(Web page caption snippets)

+-------+

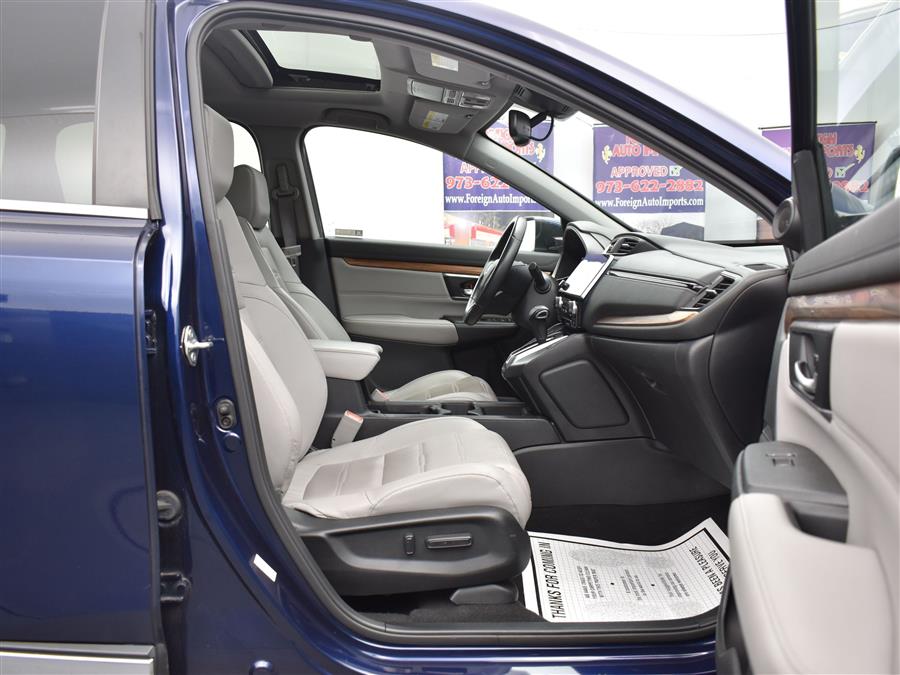 2019 Honda CR-V Touring AWD, available for sale in Irvington, New Jersey | Foreign Auto Imports. Irvington, New Jersey 2019 Honda CR-V Touring AWD, available for sale in Irvington, New Jersey | Foreign Auto Imports. Irvington, New Jersey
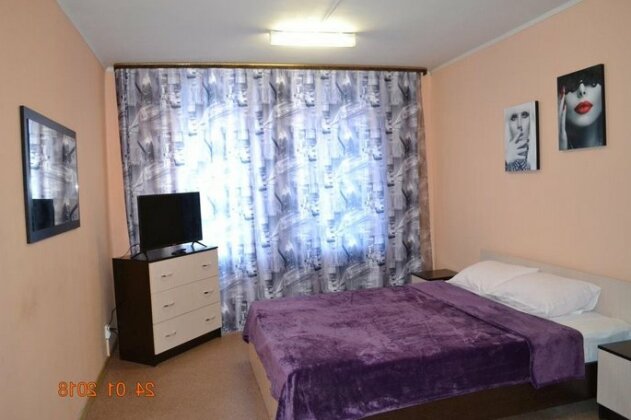 Hotel Iskra Lyubertsy - Photo5
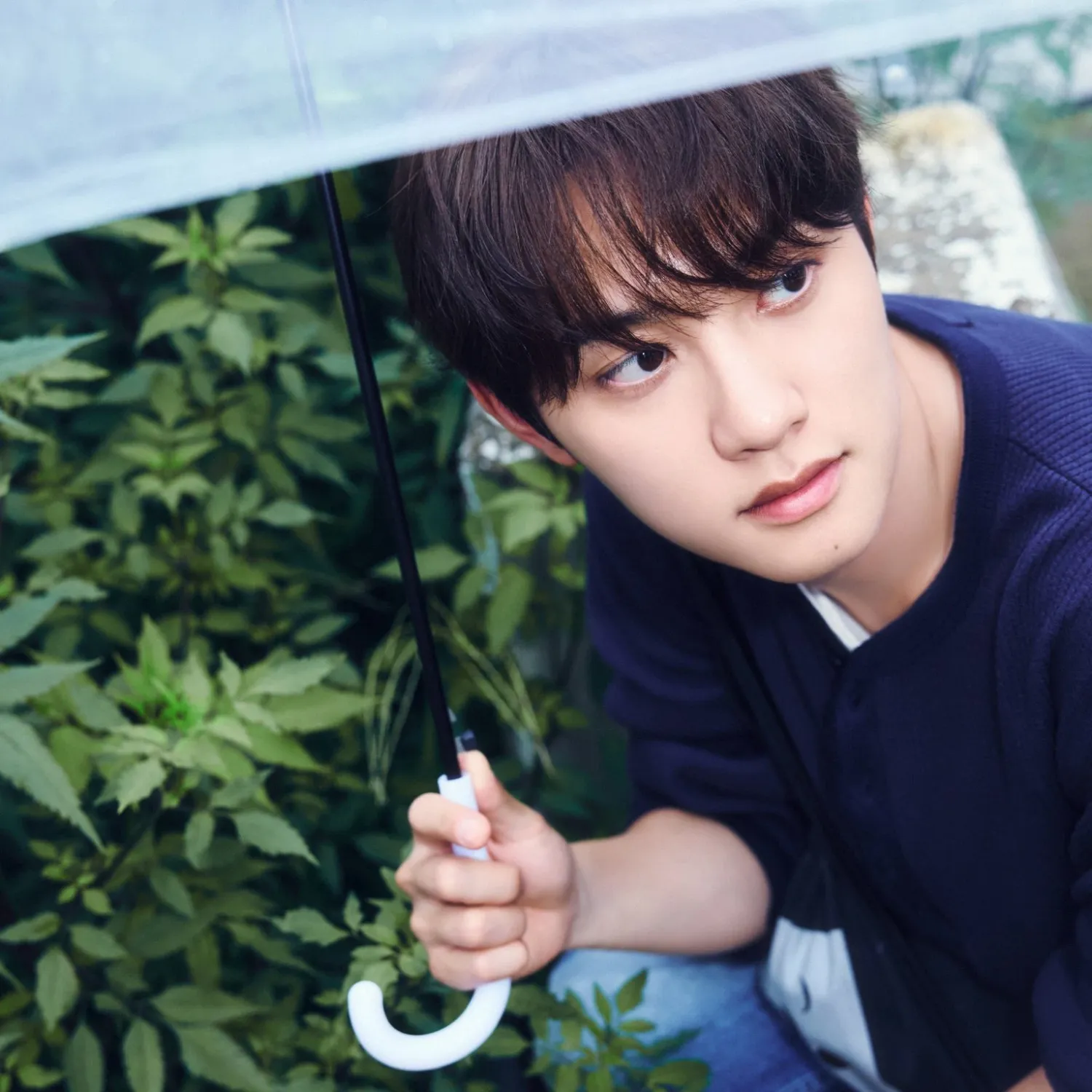 Foto kegiatan terbaru dari Doh Kyungsoo (D.O.)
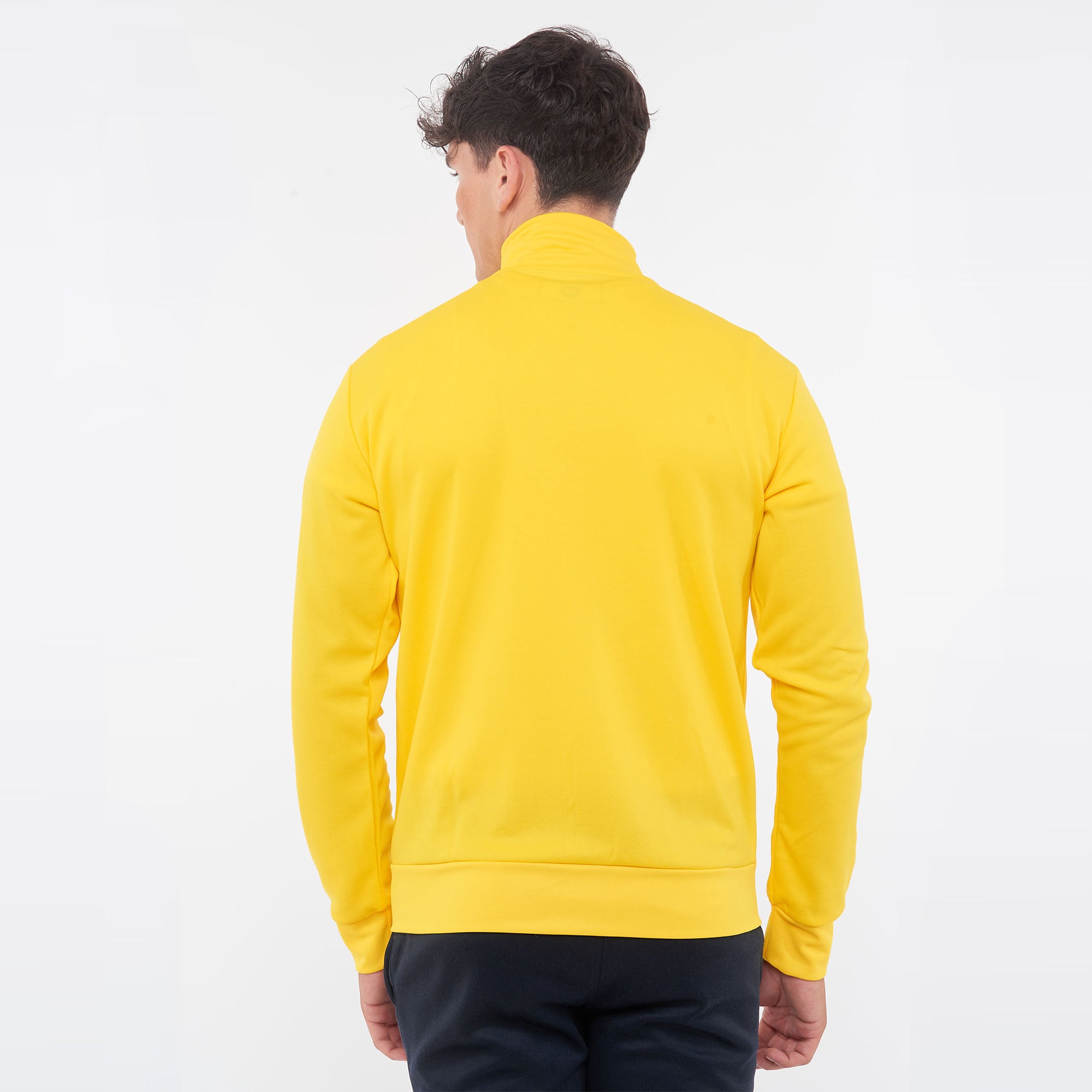 Chaqueta con cremallera completa Alabama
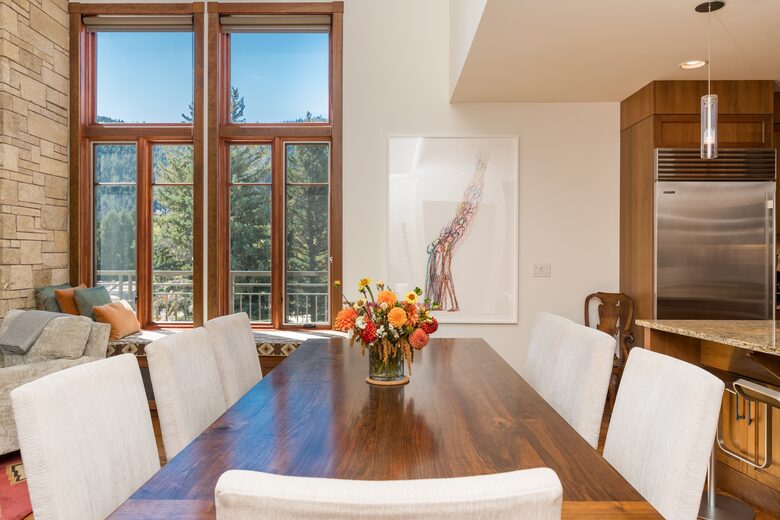 Luxury Ketchum Residence - Ketchum, Idaho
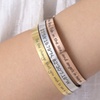 Image 5: Personalized 1- or 2-Pack Custom Jewelry: Elegant & Heartfelt Gifts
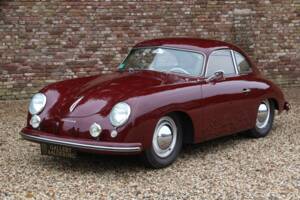 Bild 24/50 von Porsche 356 1500 Super (1953)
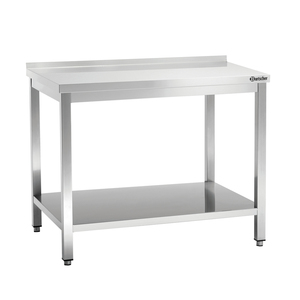 Unidades de Estantería Premium B1300 MA Worktop 600 - Product Image 1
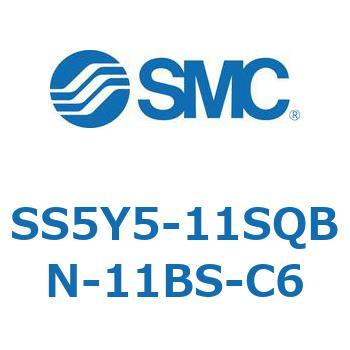 SS5Y5-11SQ SMC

+-------+

Transcribe the records above exactly, leaving out every picture.

 2019 Honda CR-V Touring AWD, available for sale in Irvington, New Jersey | Foreign Auto Imports. Irvington, New Jersey 2019 Honda CR-V Touring AWD, available for sale in Irvington, New Jersey | Foreign Auto Imports. Irvington, New Jersey
 Hotel Iskra Lyubertsy - Photo5
 Foto kegiatan terbaru dari Doh Kyungsoo (D.O.)
 Chaqueta con cremallera completa Alabama
 Luxury Ketchum Residence - Ketchum, Idaho
 Image 5: Personalized 1- or 2-Pack Custom Jewelry: Elegant & Heartfelt Gifts
 Bild 24/50 von Porsche 356 1500 Super (1953)
 Unidades de Estantería Premium B1300 MA Worktop 600 - Product Image 1
 SS5Y5-11SQ SMC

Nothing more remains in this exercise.